Asia week ahead: China’s 15th Five Year Plan and South Korea’s interest rate decision


China: 15th Five Year Plan, while Q3 GDP expected to slow
It will be a busy start to the week in China. The Fourth Plenary Meeting took place from Monday to Wednesday, with the main focus expected to be on discussing China’s 15th Five-Year Plan. This plan will cover the main development plans for China between 2026 and 2030. Although the complete Five Year Plan will likely not be available until next year’s Two Sessions, we will probably get some information on the main themes discussed. Of particular concern are development priorities, including how to increase consumption, encourage innovation and strategic focus going forward.

Monday morning started with a decision on loan interest rates. No changes are expected after the Central Bank of China (PBOC) remained silent. Also on Monday, China reports third-quarter GDP. Barring a stronger-than-expected recovery in September – we currently expect slight declines in retail sales, industrial production and fixed asset investment growth – the data will likely show China slowing substantially to 4.5% year-on-year. We will also have property price data for September. Prices have been on a negative trajectory in recent months. In the absence of new stimulus, there is no reason to expect a significant turnaround.

South Korea: BoK rate cut likely to be delayed
The Central Bank of Korea’s policy meeting on Thursday will be the highlight of the week. Due to rising housing prices in the Seoul area, USD/KRW exceeding 1,400, and ongoing uncertainty regarding tariff negotiations with the US, the BoK rate cut cycle may be postponed until November – or even next year. The government announced the latest measures on mortgage and housing purchases this week, but it will take time to see the impact.

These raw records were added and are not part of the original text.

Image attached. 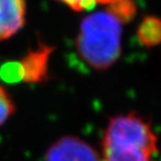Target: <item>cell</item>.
Masks as SVG:
<instances>
[{"label": "cell", "mask_w": 161, "mask_h": 161, "mask_svg": "<svg viewBox=\"0 0 161 161\" xmlns=\"http://www.w3.org/2000/svg\"><path fill=\"white\" fill-rule=\"evenodd\" d=\"M103 161H152L158 136L144 118L131 112L108 121L102 141Z\"/></svg>", "instance_id": "cell-1"}, {"label": "cell", "mask_w": 161, "mask_h": 161, "mask_svg": "<svg viewBox=\"0 0 161 161\" xmlns=\"http://www.w3.org/2000/svg\"><path fill=\"white\" fill-rule=\"evenodd\" d=\"M76 48L94 69L104 70L119 59L122 49V23L108 10L95 11L80 21Z\"/></svg>", "instance_id": "cell-2"}, {"label": "cell", "mask_w": 161, "mask_h": 161, "mask_svg": "<svg viewBox=\"0 0 161 161\" xmlns=\"http://www.w3.org/2000/svg\"><path fill=\"white\" fill-rule=\"evenodd\" d=\"M54 50L53 47L42 45L31 50L16 65H10L9 80H19L27 83H38L46 80L48 74L49 56Z\"/></svg>", "instance_id": "cell-3"}, {"label": "cell", "mask_w": 161, "mask_h": 161, "mask_svg": "<svg viewBox=\"0 0 161 161\" xmlns=\"http://www.w3.org/2000/svg\"><path fill=\"white\" fill-rule=\"evenodd\" d=\"M45 161H103V158L84 140L74 136H65L47 149Z\"/></svg>", "instance_id": "cell-4"}, {"label": "cell", "mask_w": 161, "mask_h": 161, "mask_svg": "<svg viewBox=\"0 0 161 161\" xmlns=\"http://www.w3.org/2000/svg\"><path fill=\"white\" fill-rule=\"evenodd\" d=\"M25 20L26 0H0V40L15 36Z\"/></svg>", "instance_id": "cell-5"}, {"label": "cell", "mask_w": 161, "mask_h": 161, "mask_svg": "<svg viewBox=\"0 0 161 161\" xmlns=\"http://www.w3.org/2000/svg\"><path fill=\"white\" fill-rule=\"evenodd\" d=\"M138 40L146 47H153L161 44V18L147 16L141 20L136 29Z\"/></svg>", "instance_id": "cell-6"}, {"label": "cell", "mask_w": 161, "mask_h": 161, "mask_svg": "<svg viewBox=\"0 0 161 161\" xmlns=\"http://www.w3.org/2000/svg\"><path fill=\"white\" fill-rule=\"evenodd\" d=\"M108 10L123 24L130 21L136 16V8L132 0H120L108 6Z\"/></svg>", "instance_id": "cell-7"}, {"label": "cell", "mask_w": 161, "mask_h": 161, "mask_svg": "<svg viewBox=\"0 0 161 161\" xmlns=\"http://www.w3.org/2000/svg\"><path fill=\"white\" fill-rule=\"evenodd\" d=\"M16 106L13 98L3 85H0V126L9 120V118L15 113Z\"/></svg>", "instance_id": "cell-8"}, {"label": "cell", "mask_w": 161, "mask_h": 161, "mask_svg": "<svg viewBox=\"0 0 161 161\" xmlns=\"http://www.w3.org/2000/svg\"><path fill=\"white\" fill-rule=\"evenodd\" d=\"M59 3H64L70 9L75 11H84V10L93 9L97 5H112L114 3H118L120 0H57Z\"/></svg>", "instance_id": "cell-9"}]
</instances>
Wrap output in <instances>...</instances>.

Additionally, the outcome of the $350 billion investment pledge is another major factor influencing the BoK’s currency and policy stance. Therefore, the BoK can monitor housing market developments and tariff discussions before making further decisions. We believe growth and inflation will remain close to the BoK’s current projections. However, downside risks have increased significantly recently.

Japan: Exports and inflation are expected to recover
Ahead of the Bank of Japan meeting on October 30, this week’s export updates, following the 15% US tariff agreement and the latest inflation developments, are of particular interest. We expect exports to increase to 4.0% YoY, as shipments of cars and chip-making machines return to normal. Imports will likely fall 0.5%, largely due to lower global commodity prices. We expect further export normalization in the coming months after a trade agreement was reached in September. Meanwhile, inflation is expected to rise to 2.9% YoY in September, with core prices likely to remain above 3.0%. The recent slowdown in inflation is largely due to government subsidies for energy and social welfare programs.

Taiwan: Exports are expected to recover due to reciprocal tariffs
It’s been a quiet week in Taiwan. September export orders, released on Tuesday, are expected to recover to 25.4% YoY. Trade data has generally held up better since reciprocal tariffs were introduced. Taiwan also published its industrial production data on Thursday, which is expected to fall to 13.6% YoY.